Task description>
Produce a verbatim transcription of the records below, beginning at the line containing "Is the girl's nose" and ending at the final line; include only those lines.

Entries provided>
= = = =

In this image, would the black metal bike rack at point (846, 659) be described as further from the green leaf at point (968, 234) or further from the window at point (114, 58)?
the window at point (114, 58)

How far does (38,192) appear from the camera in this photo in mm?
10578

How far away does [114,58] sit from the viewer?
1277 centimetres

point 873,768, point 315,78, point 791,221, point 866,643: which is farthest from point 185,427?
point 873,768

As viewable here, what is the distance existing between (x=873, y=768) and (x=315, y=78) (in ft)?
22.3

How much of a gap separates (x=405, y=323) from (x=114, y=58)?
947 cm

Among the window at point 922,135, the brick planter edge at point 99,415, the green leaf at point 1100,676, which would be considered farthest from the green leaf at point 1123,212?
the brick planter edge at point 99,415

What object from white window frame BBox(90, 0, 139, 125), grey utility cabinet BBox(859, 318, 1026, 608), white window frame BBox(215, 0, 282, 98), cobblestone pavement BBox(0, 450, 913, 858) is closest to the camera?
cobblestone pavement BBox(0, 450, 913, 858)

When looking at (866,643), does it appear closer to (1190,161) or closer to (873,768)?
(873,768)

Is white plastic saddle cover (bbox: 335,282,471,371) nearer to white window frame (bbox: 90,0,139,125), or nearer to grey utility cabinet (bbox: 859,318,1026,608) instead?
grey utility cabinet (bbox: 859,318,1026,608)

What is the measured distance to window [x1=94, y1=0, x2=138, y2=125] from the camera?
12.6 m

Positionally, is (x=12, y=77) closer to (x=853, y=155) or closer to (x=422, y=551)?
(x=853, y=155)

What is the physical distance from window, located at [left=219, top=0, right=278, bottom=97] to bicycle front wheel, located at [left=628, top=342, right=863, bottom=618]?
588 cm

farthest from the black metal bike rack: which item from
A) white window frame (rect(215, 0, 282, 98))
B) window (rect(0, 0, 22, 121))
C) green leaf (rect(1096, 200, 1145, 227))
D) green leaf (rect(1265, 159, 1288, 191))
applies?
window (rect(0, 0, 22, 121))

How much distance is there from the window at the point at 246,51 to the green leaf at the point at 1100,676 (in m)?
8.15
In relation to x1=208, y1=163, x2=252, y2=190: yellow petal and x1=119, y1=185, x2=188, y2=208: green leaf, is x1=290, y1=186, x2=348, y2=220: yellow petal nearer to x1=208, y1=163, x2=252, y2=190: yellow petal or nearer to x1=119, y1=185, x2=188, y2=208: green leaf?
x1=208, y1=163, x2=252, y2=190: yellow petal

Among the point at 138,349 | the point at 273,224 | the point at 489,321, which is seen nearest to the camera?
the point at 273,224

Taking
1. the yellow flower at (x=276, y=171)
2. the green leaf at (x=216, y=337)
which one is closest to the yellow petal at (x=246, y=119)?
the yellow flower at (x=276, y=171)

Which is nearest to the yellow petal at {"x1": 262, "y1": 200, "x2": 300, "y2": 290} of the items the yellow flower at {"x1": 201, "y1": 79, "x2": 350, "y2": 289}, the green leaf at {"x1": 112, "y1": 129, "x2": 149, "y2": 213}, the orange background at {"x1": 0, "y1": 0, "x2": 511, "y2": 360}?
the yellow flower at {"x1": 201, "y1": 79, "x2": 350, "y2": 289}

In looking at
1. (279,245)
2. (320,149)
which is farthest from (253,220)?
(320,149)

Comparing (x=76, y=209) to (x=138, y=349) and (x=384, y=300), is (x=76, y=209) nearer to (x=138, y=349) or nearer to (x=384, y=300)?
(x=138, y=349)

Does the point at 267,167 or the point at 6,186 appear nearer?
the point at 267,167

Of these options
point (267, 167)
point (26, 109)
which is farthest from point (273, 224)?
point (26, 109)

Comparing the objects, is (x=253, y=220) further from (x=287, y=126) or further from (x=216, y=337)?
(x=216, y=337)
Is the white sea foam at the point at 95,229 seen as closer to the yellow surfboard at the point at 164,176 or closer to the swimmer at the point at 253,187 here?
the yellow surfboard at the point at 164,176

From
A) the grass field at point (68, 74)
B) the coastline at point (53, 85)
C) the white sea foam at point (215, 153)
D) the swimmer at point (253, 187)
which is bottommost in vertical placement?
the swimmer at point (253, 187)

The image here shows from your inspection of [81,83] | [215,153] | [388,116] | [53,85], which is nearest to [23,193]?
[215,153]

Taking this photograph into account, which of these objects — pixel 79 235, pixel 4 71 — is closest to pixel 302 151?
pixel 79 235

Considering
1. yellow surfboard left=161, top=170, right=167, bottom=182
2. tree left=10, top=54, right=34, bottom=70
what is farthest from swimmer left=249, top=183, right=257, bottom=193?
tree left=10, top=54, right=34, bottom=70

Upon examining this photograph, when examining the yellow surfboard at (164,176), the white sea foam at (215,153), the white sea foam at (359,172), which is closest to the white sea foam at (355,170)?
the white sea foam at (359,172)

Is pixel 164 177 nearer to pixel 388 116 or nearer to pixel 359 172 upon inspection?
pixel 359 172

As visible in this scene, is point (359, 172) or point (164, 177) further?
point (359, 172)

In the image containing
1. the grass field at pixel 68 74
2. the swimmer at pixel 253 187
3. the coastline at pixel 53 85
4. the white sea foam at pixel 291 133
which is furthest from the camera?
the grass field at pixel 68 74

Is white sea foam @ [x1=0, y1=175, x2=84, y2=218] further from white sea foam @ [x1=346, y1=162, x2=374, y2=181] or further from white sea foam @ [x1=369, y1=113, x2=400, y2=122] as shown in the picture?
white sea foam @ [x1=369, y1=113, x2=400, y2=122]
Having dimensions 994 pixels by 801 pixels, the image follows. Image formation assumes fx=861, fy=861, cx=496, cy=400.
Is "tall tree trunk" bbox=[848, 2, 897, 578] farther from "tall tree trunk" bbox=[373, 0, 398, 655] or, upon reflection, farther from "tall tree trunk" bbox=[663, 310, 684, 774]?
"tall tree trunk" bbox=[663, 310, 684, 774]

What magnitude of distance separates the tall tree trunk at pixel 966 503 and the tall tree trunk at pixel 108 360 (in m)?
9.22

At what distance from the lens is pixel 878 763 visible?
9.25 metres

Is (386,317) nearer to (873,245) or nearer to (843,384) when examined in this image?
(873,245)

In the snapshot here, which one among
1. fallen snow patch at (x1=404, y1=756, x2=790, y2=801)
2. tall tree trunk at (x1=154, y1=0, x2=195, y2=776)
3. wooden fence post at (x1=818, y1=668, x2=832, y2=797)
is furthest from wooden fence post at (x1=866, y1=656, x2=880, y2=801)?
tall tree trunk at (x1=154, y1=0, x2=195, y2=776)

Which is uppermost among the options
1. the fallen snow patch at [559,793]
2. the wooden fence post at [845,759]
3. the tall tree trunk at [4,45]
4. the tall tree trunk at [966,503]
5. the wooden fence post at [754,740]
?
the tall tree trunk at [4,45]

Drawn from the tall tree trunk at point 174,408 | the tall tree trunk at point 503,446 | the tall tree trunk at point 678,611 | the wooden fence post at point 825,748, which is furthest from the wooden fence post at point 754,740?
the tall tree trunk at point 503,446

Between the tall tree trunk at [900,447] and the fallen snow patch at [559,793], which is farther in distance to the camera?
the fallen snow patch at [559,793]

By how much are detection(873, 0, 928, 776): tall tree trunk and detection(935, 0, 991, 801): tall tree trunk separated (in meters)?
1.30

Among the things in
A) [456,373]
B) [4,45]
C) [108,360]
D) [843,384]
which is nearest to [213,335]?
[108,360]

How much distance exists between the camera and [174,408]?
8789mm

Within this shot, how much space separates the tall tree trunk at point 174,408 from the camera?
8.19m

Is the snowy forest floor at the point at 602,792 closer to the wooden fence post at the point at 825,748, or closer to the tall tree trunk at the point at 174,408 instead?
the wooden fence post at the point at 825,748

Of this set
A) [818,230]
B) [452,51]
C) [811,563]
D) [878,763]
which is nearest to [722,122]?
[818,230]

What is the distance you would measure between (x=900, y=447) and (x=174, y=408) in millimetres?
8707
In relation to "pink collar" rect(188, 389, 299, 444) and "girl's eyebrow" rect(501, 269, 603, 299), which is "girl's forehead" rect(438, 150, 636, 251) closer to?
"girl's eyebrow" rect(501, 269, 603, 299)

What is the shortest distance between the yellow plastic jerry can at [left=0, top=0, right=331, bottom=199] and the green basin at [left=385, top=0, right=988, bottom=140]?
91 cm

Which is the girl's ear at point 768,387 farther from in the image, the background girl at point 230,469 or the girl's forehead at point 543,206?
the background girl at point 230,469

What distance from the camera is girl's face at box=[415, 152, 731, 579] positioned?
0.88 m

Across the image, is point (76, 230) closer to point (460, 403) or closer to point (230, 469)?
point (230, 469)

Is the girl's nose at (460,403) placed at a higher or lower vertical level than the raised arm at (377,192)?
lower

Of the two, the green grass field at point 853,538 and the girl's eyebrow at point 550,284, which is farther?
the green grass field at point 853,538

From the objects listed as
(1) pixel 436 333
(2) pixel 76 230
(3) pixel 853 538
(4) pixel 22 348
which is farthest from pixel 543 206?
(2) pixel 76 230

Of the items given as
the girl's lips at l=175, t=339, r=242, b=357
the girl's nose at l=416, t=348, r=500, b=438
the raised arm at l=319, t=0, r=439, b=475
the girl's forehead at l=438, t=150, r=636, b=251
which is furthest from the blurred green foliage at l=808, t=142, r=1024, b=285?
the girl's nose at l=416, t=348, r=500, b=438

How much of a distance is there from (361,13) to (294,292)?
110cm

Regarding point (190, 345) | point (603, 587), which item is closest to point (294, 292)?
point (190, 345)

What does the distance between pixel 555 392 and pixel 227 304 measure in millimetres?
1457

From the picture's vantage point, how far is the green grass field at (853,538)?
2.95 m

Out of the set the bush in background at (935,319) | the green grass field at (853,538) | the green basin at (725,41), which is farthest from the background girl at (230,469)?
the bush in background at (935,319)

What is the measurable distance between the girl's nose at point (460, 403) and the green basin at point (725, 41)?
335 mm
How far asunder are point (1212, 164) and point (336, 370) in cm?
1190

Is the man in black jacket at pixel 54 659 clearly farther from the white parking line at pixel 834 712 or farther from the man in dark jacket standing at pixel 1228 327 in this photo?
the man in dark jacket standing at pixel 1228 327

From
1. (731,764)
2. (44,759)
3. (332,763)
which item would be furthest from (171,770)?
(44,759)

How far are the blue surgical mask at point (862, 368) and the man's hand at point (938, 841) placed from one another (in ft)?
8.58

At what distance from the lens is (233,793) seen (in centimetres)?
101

= = = =

Finished answer>
Is the girl's nose at (460,403) placed at a higher or lower vertical level than the raised arm at (377,192)?
lower

Of the two, the green grass field at point 853,538 and the girl's eyebrow at point 550,284, which is farther?
the green grass field at point 853,538

From the objects listed as
(1) pixel 436 333
(2) pixel 76 230
(3) pixel 853 538
(4) pixel 22 348
which is farthest from pixel 543 206?
(2) pixel 76 230

Of the items given as
the girl's lips at l=175, t=339, r=242, b=357
the girl's nose at l=416, t=348, r=500, b=438
the raised arm at l=319, t=0, r=439, b=475
the girl's forehead at l=438, t=150, r=636, b=251
which is furthest from the blurred green foliage at l=808, t=142, r=1024, b=285?
the girl's nose at l=416, t=348, r=500, b=438

How much of a distance is there from (361,13) to (294,292)?
110cm

Regarding point (190, 345) | point (603, 587), which item is closest to point (294, 292)?
point (190, 345)

What does the distance between pixel 555 392 and pixel 227 304 measure in millimetres?
1457

From the picture's vantage point, how far is the green grass field at (853,538)?
2.95 m

Out of the set the bush in background at (935,319) | the green grass field at (853,538) | the green basin at (725,41), which is farthest from the background girl at (230,469)?
the bush in background at (935,319)

What is the measurable distance between the girl's nose at point (460, 403) and the green basin at point (725, 41)?
335 mm
How far asunder are point (1212, 164) and point (336, 370) in cm?
1190

Is the man in black jacket at pixel 54 659 clearly farther from the white parking line at pixel 834 712 or farther from the man in dark jacket standing at pixel 1228 327 in this photo?
the man in dark jacket standing at pixel 1228 327

From
1. (731,764)
2. (44,759)
3. (332,763)
which item would be furthest from (171,770)?
(44,759)

How far are the blue surgical mask at point (862, 368) and the man's hand at point (938, 841) placed from one another (in ft)?
8.58

At what distance from the lens is (233,793) seen (in centimetres)?
101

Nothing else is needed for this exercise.